→ Exercise instructions
Copy the passage from the article on North Idaho lawmakers' Boise housing, from "Each year, lawmakers" up to and including "to rent homes.", word for word.

→ Document section

---*---

At night, when the lights in the state Capitol go dark, the floor debate begins.

Who’s going to vacuum?

And what about the dishes?

Each year, lawmakers from North Idaho leave their jobs, families and friends to live in Boise for the three-month legislative session. Some find apartments, others move into hotels, and some team up with other legislators to rent homes.

This year, Coeur d’Alene Republicans Sen. Gordon Crow and Rep. Jeff Alltus are sharing a rented Boise home with Rep. Dan Mader, R-Lewiston. The three drew names for the largest bedroom in the $900-a-month rental, and Crow occasionally tickles the keyboard of the baby grand piano in the living room.

“Very Republican,” Crow chuckled.

“Jeff is the taskmaster of the home,” he said. “Late last week he left the vacuum cleaner in the doorway to my bedroom. I took that as a hint.”

Rep. June Judd, D-St. Maries, has had the same Boise hotel room for five years. She reserved it last April - provided she got re-elected. She brings her own microwave, toaster and coffeepot.

“It’s my room,” she said. She shares a ride to the Capitol each morning with Republican Rep. Hilde Kellogg of Post Falls, who lives nearby.

Freshmen Republican Reps. Wayne Meyer, Don Pischner and Sen. Clyde Boatright all live on the third floor of the Best Western Safari motel downtown, home to at least 10 legislators. They each pay $600 per month.

Like many North Idaho legislators, the three fly home on weekends. They return Sunday night and meet to go over the next day’s agenda.

---*---

→ Provided material
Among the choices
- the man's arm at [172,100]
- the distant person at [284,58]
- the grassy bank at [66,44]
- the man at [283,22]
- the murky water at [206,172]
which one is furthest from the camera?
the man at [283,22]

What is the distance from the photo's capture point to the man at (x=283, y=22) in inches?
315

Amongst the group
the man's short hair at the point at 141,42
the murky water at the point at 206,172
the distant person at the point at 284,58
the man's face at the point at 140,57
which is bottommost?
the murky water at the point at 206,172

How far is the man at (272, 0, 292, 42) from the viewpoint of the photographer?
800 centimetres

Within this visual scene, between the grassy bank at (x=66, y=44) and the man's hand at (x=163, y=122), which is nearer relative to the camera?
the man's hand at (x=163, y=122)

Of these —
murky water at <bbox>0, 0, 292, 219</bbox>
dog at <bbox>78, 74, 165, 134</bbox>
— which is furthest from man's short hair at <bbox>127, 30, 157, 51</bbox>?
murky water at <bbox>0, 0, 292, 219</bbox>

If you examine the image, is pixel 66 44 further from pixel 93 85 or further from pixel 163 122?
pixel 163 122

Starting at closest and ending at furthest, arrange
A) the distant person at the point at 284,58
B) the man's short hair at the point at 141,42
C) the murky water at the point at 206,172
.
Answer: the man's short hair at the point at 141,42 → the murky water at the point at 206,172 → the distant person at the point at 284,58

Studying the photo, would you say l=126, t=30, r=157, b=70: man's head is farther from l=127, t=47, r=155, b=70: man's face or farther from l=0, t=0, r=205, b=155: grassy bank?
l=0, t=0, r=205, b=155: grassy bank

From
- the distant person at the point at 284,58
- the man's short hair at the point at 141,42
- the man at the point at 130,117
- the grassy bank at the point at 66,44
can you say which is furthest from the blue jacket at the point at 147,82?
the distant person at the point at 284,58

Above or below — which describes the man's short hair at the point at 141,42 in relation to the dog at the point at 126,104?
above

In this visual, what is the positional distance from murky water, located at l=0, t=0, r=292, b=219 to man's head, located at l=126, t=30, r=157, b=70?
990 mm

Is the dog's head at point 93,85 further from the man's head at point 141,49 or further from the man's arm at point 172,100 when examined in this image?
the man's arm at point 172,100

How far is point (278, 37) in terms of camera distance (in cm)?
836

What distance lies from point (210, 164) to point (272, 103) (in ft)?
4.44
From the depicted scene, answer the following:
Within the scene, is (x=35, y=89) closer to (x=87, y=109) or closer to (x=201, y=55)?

---*---

→ Written solution
Each year, lawmakers from North Idaho leave their jobs, families and friends to live in Boise for the three-month legislative session. Some find apartments, others move into hotels, and some team up with other legislators to rent homes.